Signs of an office leasing uptick are increasing. In April came thethat first quarter average asking rents had risen on a national basis for the first time since 2002. And vacancy rates continued to fall—to about 15.4% in major markets. More recently, CB Richard Ellis, real estate’s largest brokerage concern, reported a 22% jump in revenue for its first quarter. The Los Angeles-based firm reported net income of $14.6 million, or 19 cents a share, for the first quarter of 2005 compared with a $16.6 million loss, or 26 cents a share, in the first quarter 2004. First quarter operating income was $36.6 million versus a $9.2 million loss in the first quarter 2004.
CBRE’s percentage of leasing revenues overshadowed its strong investment sales business during the first quarter. A full 38% of CBRE’s revenues — or $205.5 million --were generated through leasing transactions during the first quarter, a 7% increase over the $138.7 million in leasing transactions recorded during the same period a year ago.
Investment sales accounted for 34% of the firm’s first-quarter revenues and continued at a brisk pace. Revenues from investment sales rose 31% in the 12-month period ending March 31. The firm posted investment sales-related revenues of $182.1 during the first quarter this year, vs. $138.7 million in the first quarter of 2004. Several large, including a $440 million industrial property sale in Atlanta in which CBRE represented the seller, helped bring the firm’s investment sales earnings up.
“The U.S. leasing market continues to recover with surplus office space being absorbed in many major metropolitan areas. Notably, office rents rose modestly on a national basis, and landlords have curbed their concessions in the face of reduced availability of space,” says Brett White, president of CB Richard Ellis.
What are the market drivers behind this upturn? Legal and financial services firms were responsible for much of the leasing activity in markets such as New York and Washington, D.C. Meanwhile, CBRE reports that sublease space continues to be leased or re-absorbed by existing tenants.
The European investment market also helped. According to White, the firm’s EMEA (Europe Middle East Africa) business posted a 27.9% revenue increase. The EMEA component—which is concentrated in Europe—brought in revenues of $79.8 million in the first quarter 2004. By comparison, these markets generated $102.1 million during the first quarter.
“Clearly, real estate trends are moving in the right direction — principally investment activity, but also in terms of leasing activity — which is expected to continue driving CBRE’s growth over the remainder of the year,” wrote Bear Stearns’ real estate analyst Ross Smotrich in a May 5 note.
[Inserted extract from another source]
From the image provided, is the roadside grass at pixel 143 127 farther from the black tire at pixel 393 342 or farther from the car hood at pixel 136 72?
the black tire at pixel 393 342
“The U.S. investment business remains robust due to capital continuing to flood the real estate market, and leasing volume is picking up. Global investment trends also appear to be positive, as investors flock to those markets in search of higher risk-adjusted yields,” adds Smotrich.
Bear Stearns’ expects CBRE to outperform the market over the next 12 months. It helps that the April jobs report was better than expected. Non-farm payrolls grew by 274,000 last month, making it the fifth largest monthly gain in five years. Wall Street had expected a much more modest increase of 174,000 jobs.
Another piece of good news: recent job gains have not been concentrated in any one sector, which suggests that the momentum in the labor market is widespread. The leisure and hospitality sectors posted the largest gain in April, creating 58,000 new jobs. Health care also added 28,000 new jobs, according to the Department of Labor. Both of these sectors typically require office space for their new hires.
Still, the macroeconomic outlook is mixed. Many economists worry that rising energy costs and higher interest rates will slow growth later this year. Over the past 12 months, the Federal Reserve has raised short-term interest rates eight times. The Federal Funds rate—the interest rate on overnight loans between banks--now stands at 3%. But long term rates remain low, which has helped draw more capital into the sector.
Given this mixed economic picture, some investors are skeptical. Kenneth Rosen, chairman of the Fisher Center for Real Estate at University of California at Berkeley and chairman of Rosen Real Estate Securities, believes that too much of a good thing isn’t healthy.
“Too much capital will literally kill the goose that lays the golden egg. It will also lead to a wave of new construction,” he says. Rosen doesn’t believe that the low cap rates and bullish feelings just aren’t sustainable. He projects that the REIT market will post as much as a 20% decline in value over the next few years. Unlike other investors, Rosen has acted on those concerns.
“We’re shorting the REIT sector, and we have been for the past few months.”